Screenshot

The Exposure Contraption

“Exposure” is one of those photography fundamentals that sounds simple, until you try to actually explain it. Most photography students are first introduced to the exposure triangle, a diagram showing ISO, shutter speed, and aperture at each corner. The idea is that changing one side affects the others, and together they determine how bright or dark your photo turns out.

The (unhelpful) exposure triangle

It's a tidy little graphic, but I've always found it unhelpful in practice. A triangle doesn't move, tilt, or react. It made sense only after I already understood exposure.
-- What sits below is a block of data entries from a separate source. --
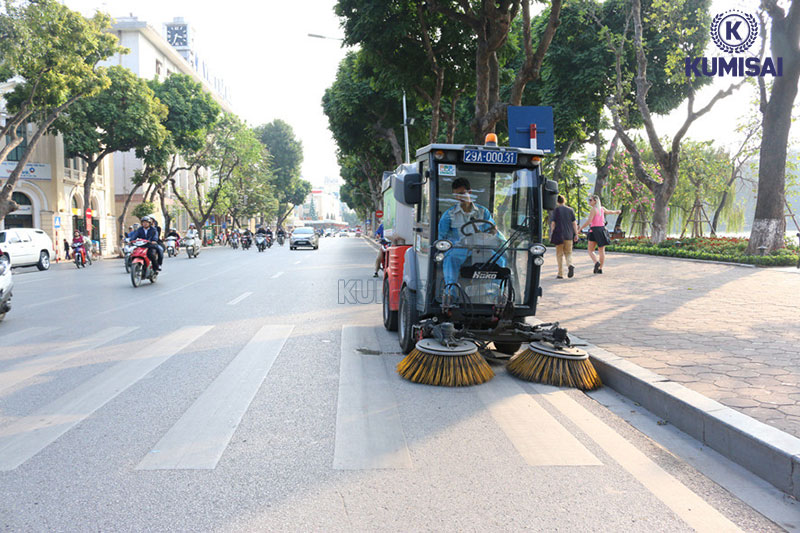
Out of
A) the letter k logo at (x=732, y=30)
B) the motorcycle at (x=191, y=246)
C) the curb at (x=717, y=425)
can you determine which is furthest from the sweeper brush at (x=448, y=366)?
the motorcycle at (x=191, y=246)

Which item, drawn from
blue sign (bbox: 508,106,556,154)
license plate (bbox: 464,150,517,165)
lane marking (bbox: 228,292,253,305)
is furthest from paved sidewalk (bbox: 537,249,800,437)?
lane marking (bbox: 228,292,253,305)

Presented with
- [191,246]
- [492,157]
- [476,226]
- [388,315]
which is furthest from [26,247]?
[492,157]

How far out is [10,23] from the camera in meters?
20.3

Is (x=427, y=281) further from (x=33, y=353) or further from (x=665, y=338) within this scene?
(x=33, y=353)

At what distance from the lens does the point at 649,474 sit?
11.4ft

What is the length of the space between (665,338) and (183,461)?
5249mm

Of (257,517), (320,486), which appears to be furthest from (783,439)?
(257,517)

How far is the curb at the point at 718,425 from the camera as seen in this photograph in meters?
3.31

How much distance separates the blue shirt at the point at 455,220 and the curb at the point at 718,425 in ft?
5.92

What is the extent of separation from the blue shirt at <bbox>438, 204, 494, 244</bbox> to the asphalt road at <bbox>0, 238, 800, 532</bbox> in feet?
4.55

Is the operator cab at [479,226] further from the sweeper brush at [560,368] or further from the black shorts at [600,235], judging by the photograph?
the black shorts at [600,235]

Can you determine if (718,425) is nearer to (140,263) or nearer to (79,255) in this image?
(140,263)

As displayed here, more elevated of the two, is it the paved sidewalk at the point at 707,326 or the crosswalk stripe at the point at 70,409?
the paved sidewalk at the point at 707,326

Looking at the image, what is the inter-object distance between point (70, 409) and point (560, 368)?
395 cm
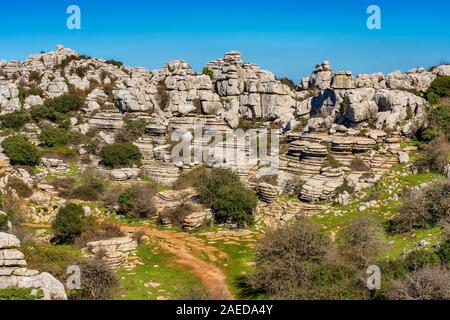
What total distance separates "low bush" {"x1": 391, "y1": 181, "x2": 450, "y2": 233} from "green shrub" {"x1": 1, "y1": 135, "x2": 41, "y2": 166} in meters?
27.8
Worse, it completely ignores one of the most important parts of the process: the amount of light in the scene to begin with.

Enter the Exposure Contraption

Instead of a triangle, this simulation turns exposure into a physical scale, something that literally balances light. On one side sits the light itself, represented by a glowing source that changes from bright daylight to dim indoor light. Next to it is ISO, which acts like a "light multiplier," amplifying whatever light is available. On the other side are aperture and shutter speed, both of which control how much of that light actually reaches the camera's sensor.

When both sides of the scale are balanced, you get a properly exposed image. When the scale tips, you're either letting in too much light (overexposure) or not enough (underexposure). Suddenly, the abstract relationship between these settings becomes visible, even tangible. You can see how a slower shutter speed or a wider aperture can "lift" a dim scene back into balance, or how bright sunlight requires you to close down the aperture or speed up the shutter to keep things even.

What I love most about the Exposure Contraption is that it gives light itself a spot in the exposure equation. The exposure triangle assumes that light is constant, when in reality it’s the entire reason these settings exist. You don't adjust ISO, aperture, and shutter speed in a vacuum, you adjust them in response to light.

By visualizing exposure as a scale to balance instead of a static shape, the Exposure Contraption helps bridge that gap. It shows that getting a good exposure isn't about memorizing rules, but about feeling the balance between available light and your camera’s controls. And when that balance clicks in your mind, you stop guessing and start predicting how each setting will behave before you even take the shot.

The triangle explains exposure in theory, but the Exposure Contraption shows it in motion. And I think for most learners, seeing that balance swing into place makes the concept finally make sense. I hope it gives you a different and helpful perspective on the very important topic of exposure!